L’éruption volcanique de la Soufrière passe de l’alerte rouge à l’alerte orange

landslide

Le 22 avril, La Soufrière avait explosé 32 fois, laissant de lourdes couches de cendres partout, provoquant l’effondrement des bâtiments et envoyant des coulées pyroclastiques sur les flancs du volcan, détruisant tout sur leur passage.

Le 15 avril, le Centre de recherche sismique des Antilles a pu mesurer le flux de dioxyde de soufre (SO2) provenant de La Soufrière et se dispersant avec le courant-jet à travers l’Afrique, la péninsule arabique et l’Asie.

Le 5 mai, le gouvernement de Saint-Vincent-et-les-Grenadines a décidé, sur les conseils du Centre de recherche sismique des Antilles, d’abaisser le niveau d’alerte rouge à orange. Cette décision a été prise après discussion et consultation sur les techniques de surveillance, les données et l’état actuel du volcan. Afin de vérifier l’état des choses, les scientifiques devront jeter un coup d’œil dans le cratère, à l’aide d’un hélicoptère, dans des conditions contrôlées.

Le professeur Richard Robertson a expliqué que : « À Saint-Vincent, les niveaux d’alerte sont le mécanisme par lequel nous pouvons réagir en tant que scientifiques et qui indique également aux autorités et au public ce que nous pensons qu’il se passe sur le volcan.
Et il doit y avoir un mécanisme qui permet de les augmenter et de les diminuer si nécessaire, sinon il peut être difficile de répondre aux changements lorsque cela est nécessaire ».

En rouge, nous disons qu’il est en éruption, qu’il est en éruption explosive, qu’il fait beaucoup de choses désagréables. Une fois qu’il cesse de le faire, nous devons décider quelles sont les chances qu’il reste dans cet état ».

Les habitants des communautés situées dans la zone orange peuvent rentrer chez eux. L’accès à la zone rouge reste limité en raison de la menace dangereuse des lahars.

Étant donné que cette menace pourrait se poursuivre pendant un certain temps, les scientifiques ont conseillé de prendre certaines mesures pour protéger les vies, les moyens de subsistance et les biens des personnes qui occupent la zone rouge. Ces menaces dangereuses ont été continuellement enregistrées sur les flancs du volcan au fur et à mesure que la pluie tombait, et l’on ne s’attend pas à ce que ces lahars cessent au cours de cette saison des pluies.

Protection contre les lahars ou les coulées de boue
« La meilleure protection consiste à rester à l’écart des vallées, à ne pas y placer de biens importants car, dans le cas de Saint-Vincent, cela se produira si rapidement qu’il sera difficile de donner l’alerte », Professeur Richard Robertson.

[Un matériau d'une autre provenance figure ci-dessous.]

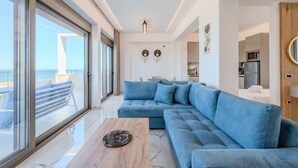 Una sala moderna con un amplio sofá seccional azul, una mesa de centro de madera y vista al mar a través de grandes ventanales.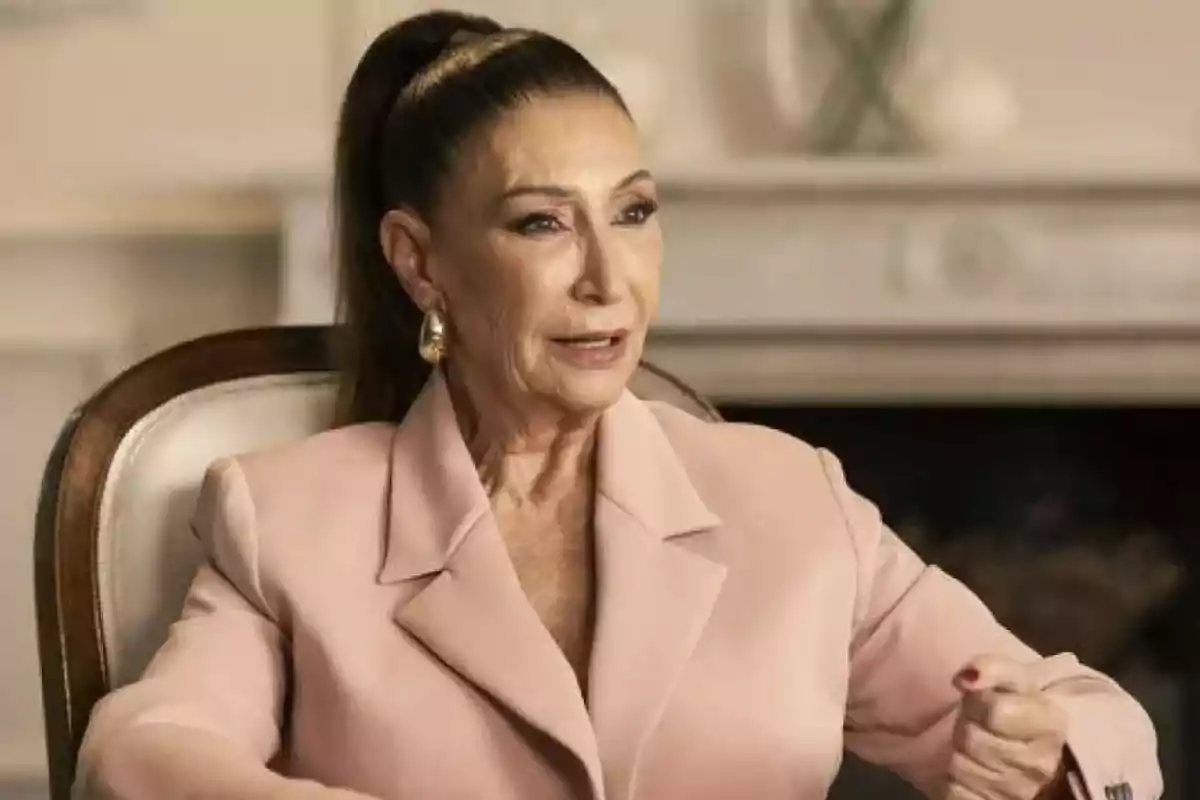 Mujer de cabello oscuro recogido con coleta alta, vestida con saco rosa claro, sentada en una silla elegante y hablando en un ambiente interior sofisticado Mujer de cabello oscuro recogido con coleta alta, vestida con saco rosa claro, sentada en una silla elegante y hablando en un ambiente interior sofisticado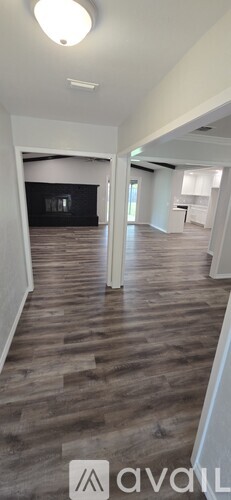A spacious room with wooden flooring and a white ceiling.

Les coulées, qui peuvent être chaudes à partir de dépôts chauds laissés sur le volcan, sont particulièrement dangereuses car elles contiennent des cendres et des débris tels que des rochers et des arbres. Cette semaine, les scientifiques ont observé des blocs rocheux d’un diamètre allant jusqu’à 5 mètres dans les lahars de Wallibou. (Un bloc est un fragment de roche d’un diamètre supérieur à 256 millimètres).

Robertson a déclaré : « Votre avertissement serait essentiellement que vous entendez ou que vous voyez la substance venir vers vous, ce qui signifie que, s’il y a une indication quelconque que quelque chose vient dans cette vallée, vous devez simplement quitter cette vallée et, deuxièmement, vous devez vous assurer que vous n’avez pas quelque chose dans cette vallée, comme une maison par exemple ou des terres agricoles, ce qui vous obligera à vous y rendre régulièrement et à y rester, sans vous concentrer sur le fait que vous pourriez être assommé par un lahar ».

Le scientifique a déclaré qu’il était important que les agences gouvernementales et les responsables de la planification donnent des conseils fermes aux personnes qui pourraient se mettre en danger en essayant de construire dans les vallées situées sous le volcan. Il a ajouté qu’il devrait y avoir une stratégie proactive dans le cadre de laquelle des actifs et du matériel prépositionnés seraient mis en place pour faciliter le processus de déblaiement.

Il a également été suggéré de mettre en œuvre un programme de préparation aux lahars afin d’aider les membres des communautés à mieux comprendre les risques et à se préparer à l’éventualité de lahars survenant à la suite de fortes pluies.